Tehlikeli durumların kadın nüfusu üzerindeki etkileri, düşük ve orta gelirli ülkelerde daha da artmaktadır. Pek çok durumda görülen cinsiyete bağlı iş bölümü nedeniyle kadınlar, iklim değişikliğinden etkilenebilecek kaynaklara erişim konusunda daha bağımlıdır.
Kaynak sıkıntısı çeken birçok ülkede, bir kadının günlük rutini iklim değişikliğinden önemli ölçüde etkilenmektedir. Örneğin, termal sıcaklıklardaki küresel artışlarla birlikte, düşük gelirli birçok ülkede suya erişimde büyük bir azalma yaşanmıştır. Su kıtlığı, kadınları su toplamak için evlerinin güvenliğinden daha uzağa yürümeye zorlamakta, bu da onları cinsel saldırı ve tecavüze daha açık hale getirmektedir. Dünya Sağlık Örgütü, iklim değişikliğinin merkez üssü olarak kabul edilen Bangladeş'te her 10 evden 8'inde kadınların su toplarken taciz, cinsel saldırı ve tecavüz riskine maruz kaldığını tahmin etmektedir.
Kadınlar, hazırlık aşamasından müdahale ve toparlanma sürecine kadar afetin tüm aşamalarında kötü sağlık sonuçlarına, şiddete ve eşitsizliklere açık olmaya devam etmektedir.
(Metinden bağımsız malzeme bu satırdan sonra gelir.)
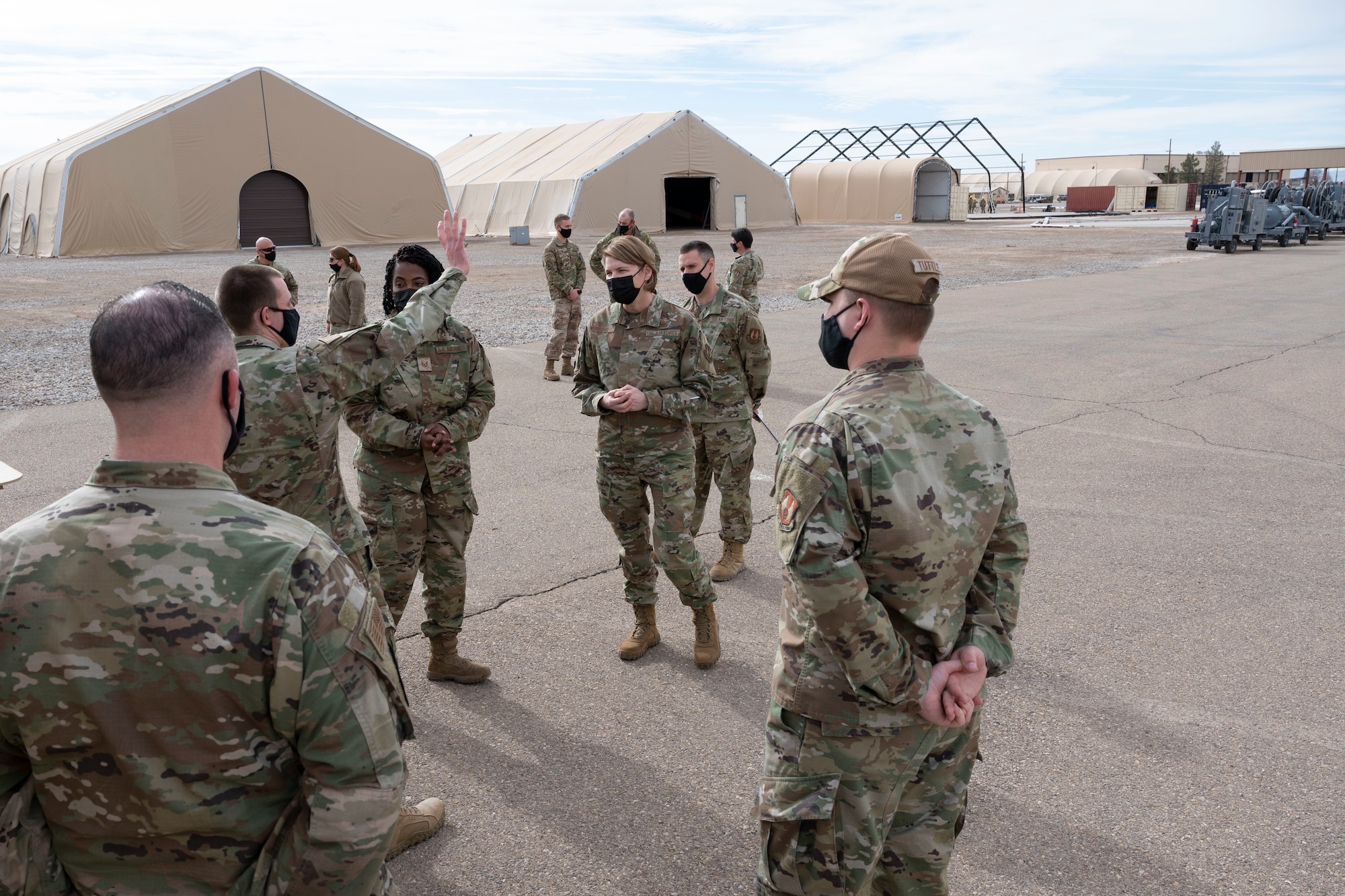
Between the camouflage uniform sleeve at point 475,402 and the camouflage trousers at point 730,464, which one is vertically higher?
the camouflage uniform sleeve at point 475,402

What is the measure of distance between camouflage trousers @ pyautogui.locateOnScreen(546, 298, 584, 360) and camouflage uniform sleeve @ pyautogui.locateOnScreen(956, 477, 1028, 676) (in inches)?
373

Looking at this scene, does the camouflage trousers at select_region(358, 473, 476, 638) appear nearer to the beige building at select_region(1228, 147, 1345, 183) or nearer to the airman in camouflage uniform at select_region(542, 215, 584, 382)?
the airman in camouflage uniform at select_region(542, 215, 584, 382)

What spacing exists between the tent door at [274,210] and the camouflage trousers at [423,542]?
110 ft

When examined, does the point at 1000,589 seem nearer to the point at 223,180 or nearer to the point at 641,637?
the point at 641,637

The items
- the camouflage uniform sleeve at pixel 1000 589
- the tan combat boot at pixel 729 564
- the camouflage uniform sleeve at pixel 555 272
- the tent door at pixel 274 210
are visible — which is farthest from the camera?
the tent door at pixel 274 210

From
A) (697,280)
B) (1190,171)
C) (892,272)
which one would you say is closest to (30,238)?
(697,280)

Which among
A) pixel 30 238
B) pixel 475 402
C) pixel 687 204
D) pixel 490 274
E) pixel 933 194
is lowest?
pixel 475 402

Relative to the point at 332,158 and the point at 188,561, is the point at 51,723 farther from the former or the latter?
the point at 332,158

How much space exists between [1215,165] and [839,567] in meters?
107

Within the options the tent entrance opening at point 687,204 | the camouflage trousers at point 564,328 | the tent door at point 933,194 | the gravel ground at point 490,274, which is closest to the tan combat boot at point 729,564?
the camouflage trousers at point 564,328

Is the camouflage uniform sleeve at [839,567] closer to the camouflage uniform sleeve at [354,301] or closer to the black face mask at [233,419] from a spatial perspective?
the black face mask at [233,419]

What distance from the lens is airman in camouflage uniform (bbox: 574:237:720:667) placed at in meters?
4.46

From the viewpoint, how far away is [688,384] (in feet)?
15.0

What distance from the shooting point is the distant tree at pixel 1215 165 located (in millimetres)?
88875
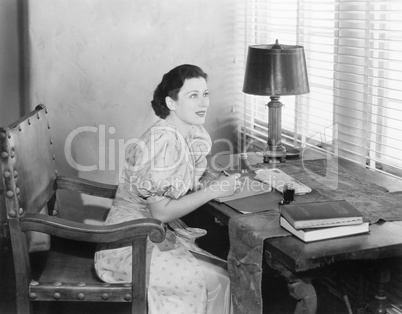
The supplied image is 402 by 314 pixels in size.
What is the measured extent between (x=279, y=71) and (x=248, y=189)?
610 mm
Düşük ve orta gelirli ülkelerde, kadınların özellikle yüzme güvenliği gibi hayatta kalma becerileri konusunda eğitime erişimi hala daha azdır; bu da sel sularının yükseldiği durumlarda kolayca kaçamayacakları anlamına gelmektedir. Kadınlar geleneksel olarak evlerinde aile bireylerine baktıklarından erken uyarı sistemlerini kaçırabilmekte, bu da afete hazırlık ve müdahale sürelerini azaltmakta ve ölüm ihtimallerini arttırmaktadır. Bu, 1991 Bangladeş kasırgasında ölen 140.000 kişinin %90'ının neden kadın olduğunu açıklayan en önemli faktörlerden biridir.
Herhangi bir afet anında kadınların zorla evlendirilme oranı istatistiksel olarak daha yüksektir, cinsel şiddete maruz kalırlar ve finansal başa çıkma stratejileri için işlemsel seks yapmaları gerekebilir. Örneğin 2004 yılında Hindistan'da meydana gelen tsunamiden sonra, afetten etkilenen her on kadından dokuzu olaydan sonraki iki yıl içinde cinsel şiddete maruz kalmıştır. 2011 Christchurch depremlerinden sonra Yeni Zelanda'da kırsal bölgelerde eşler arası şiddette %40 artış görülmüştür.
İklimle ilgili felaketlerin sosyal etkileri de en az hava olayının kendisi kadar ağırdır. İklim değişikliğinin gözle görülür etkilerinin yıllık sellerden aşırı yangın olaylarına kadar görüldüğü bir ülke olan Avustralya için, karbon salınımı yapan ülkeler arasında kişi başına düşen en büyük ülkelerden biriyiz.
İklim değişikliğinin etkilerini inkar etmeye devam ettikçe ve emisyonları azaltmaya yönelik sosyal sorumluluğumuzu erteledikçe, daha fazla hayatı tehlikeye atıyoruz.
Talihsiz gerçek şu ki, iklim hasarını yaratanlar, bunun etkilerine katlanmak zorunda kalacak olanlar olmayabilir.